Lake Matheson, pre dawn, about 6am
Awesome Sun rays at dawn. Near Fox Glacier
Back into Fox Glacier for an overpriced and underwhelming coffee before setting off for the point of this particular day which was the White Heron Sanctuary at Whataroa.
It was a birthday gift. I’m a keen photographer of native birds as well as our landscapes. What I know now is that it’s better to go to the White Heron Sanctuary at Whataroa a month before we did.
Still, we had a fantastic ride in a Jet boat into absolute remote wilderness. We got to see some White Herons. This is the only place in New Zealand that they breed. There are only about 30 breeding pairs. So unbelievably rare as well as incredibly beautiful.
Two young White Herons.
From here, to Punakaiki and on to Westport. The Punakaiki Rocks are another big draw for tourists on the West Coast. Stacks of rocks looking like piles of pancakes in a wild coastal setting with a rainforest backdrop. Definitely worth stopping for and the best bit is that it’s free. Actually the best bit is the scenery but I also like not paying to see it. They make up for the free scenery with the price of things in the adjacent shops.
You’ll notice I didn’t mention Greymouth, except you didn’t notice until now. I’d always found Greymouth to be a dreary name for a town and I’m sorry to say, it’s a bit aptly named. Maybe it was the overcast weather. As we pressed on north from Punakaiki though, the sun came out and the coast drive was simply incredible.
“The West Coast’ Looking North
Westport was next. Westport was the stop for the night at the excellent Westport Spa Motel. This is the place to stay if you are in this part of the world. We weren’t here for long and were getting a bit tired now. I can’t talk about Westport much as we slept and left.
To return to the ferry, one must navigate the Buller Gorge. My favourite gorge, which I believe is simply a name for a place where a river passes through a mountain range. The Buller Gorge is the best of our many gorges though. I know this now although I was unaware of it before.
We had one more night to spend in the South Island and I was returning to somewhere I had stayed before. It’s now the place I will always stay the night before my ferry north. Te Mahia Bay in the Marlborough Sounds, the Kenepuru Sound to be precise. The Marlborough Sounds are a collection of inlets with their own names, like Queen Charlotte, Pelorus, and Kenepuru. I’m not actually sure why a body of water is called a sound, or when a sound becomes a Fjord.
We needed supplies though so stopped at Nelson, which is the largest city at the top of the South Island. Nelson is very beautiful but apparently it’s where you go to retire if you have a lot of money. It seemed to be full of old people who were also quite rude.

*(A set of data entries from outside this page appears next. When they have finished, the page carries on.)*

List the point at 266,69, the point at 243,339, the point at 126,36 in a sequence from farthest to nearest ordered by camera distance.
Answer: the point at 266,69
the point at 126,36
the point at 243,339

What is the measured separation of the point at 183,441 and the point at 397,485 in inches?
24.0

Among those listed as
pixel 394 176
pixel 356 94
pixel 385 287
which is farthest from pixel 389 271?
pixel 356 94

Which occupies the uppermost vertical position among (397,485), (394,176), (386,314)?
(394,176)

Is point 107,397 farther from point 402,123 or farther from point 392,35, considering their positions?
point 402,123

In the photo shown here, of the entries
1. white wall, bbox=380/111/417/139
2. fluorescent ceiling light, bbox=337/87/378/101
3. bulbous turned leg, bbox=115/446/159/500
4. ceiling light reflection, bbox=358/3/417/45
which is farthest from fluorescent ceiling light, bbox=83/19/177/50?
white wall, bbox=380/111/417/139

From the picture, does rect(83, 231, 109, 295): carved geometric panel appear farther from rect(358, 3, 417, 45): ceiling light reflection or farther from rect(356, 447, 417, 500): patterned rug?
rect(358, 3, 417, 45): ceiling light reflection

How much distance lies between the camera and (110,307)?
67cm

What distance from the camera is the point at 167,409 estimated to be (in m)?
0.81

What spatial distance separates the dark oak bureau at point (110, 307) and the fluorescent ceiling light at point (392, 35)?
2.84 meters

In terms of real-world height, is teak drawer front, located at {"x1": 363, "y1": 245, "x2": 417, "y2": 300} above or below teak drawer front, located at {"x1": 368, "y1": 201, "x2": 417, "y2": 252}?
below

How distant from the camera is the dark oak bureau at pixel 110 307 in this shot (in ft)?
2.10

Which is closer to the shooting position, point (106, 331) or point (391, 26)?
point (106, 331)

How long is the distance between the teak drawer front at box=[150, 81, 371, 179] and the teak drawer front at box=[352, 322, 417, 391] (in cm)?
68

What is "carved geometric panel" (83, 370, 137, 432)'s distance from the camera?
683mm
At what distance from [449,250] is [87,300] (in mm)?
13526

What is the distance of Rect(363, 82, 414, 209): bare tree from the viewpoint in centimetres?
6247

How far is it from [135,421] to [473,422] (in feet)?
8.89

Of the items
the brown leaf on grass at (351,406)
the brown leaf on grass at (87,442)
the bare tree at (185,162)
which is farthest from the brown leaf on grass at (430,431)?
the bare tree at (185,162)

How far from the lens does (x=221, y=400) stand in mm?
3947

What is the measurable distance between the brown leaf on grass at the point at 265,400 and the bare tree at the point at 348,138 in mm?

We needed to get to my new special place now. Te Mahia Bay. To sit, watch, and listen the extraordinary calm and exquisite beauty. I don’t use exquisite much as a word. This place deserves it though. I mean just look at it. I’ll leave you with that. Our ferry home to the North Island was just an hour away in the morning. We want to stay here more and for longer.
Te Mahia Bay
New Zealand. Probably the best road trip in the world. This was just a little one. A few days and 2000 kilometres. It’s good to be home. New Zealand is home. I’m very lucky.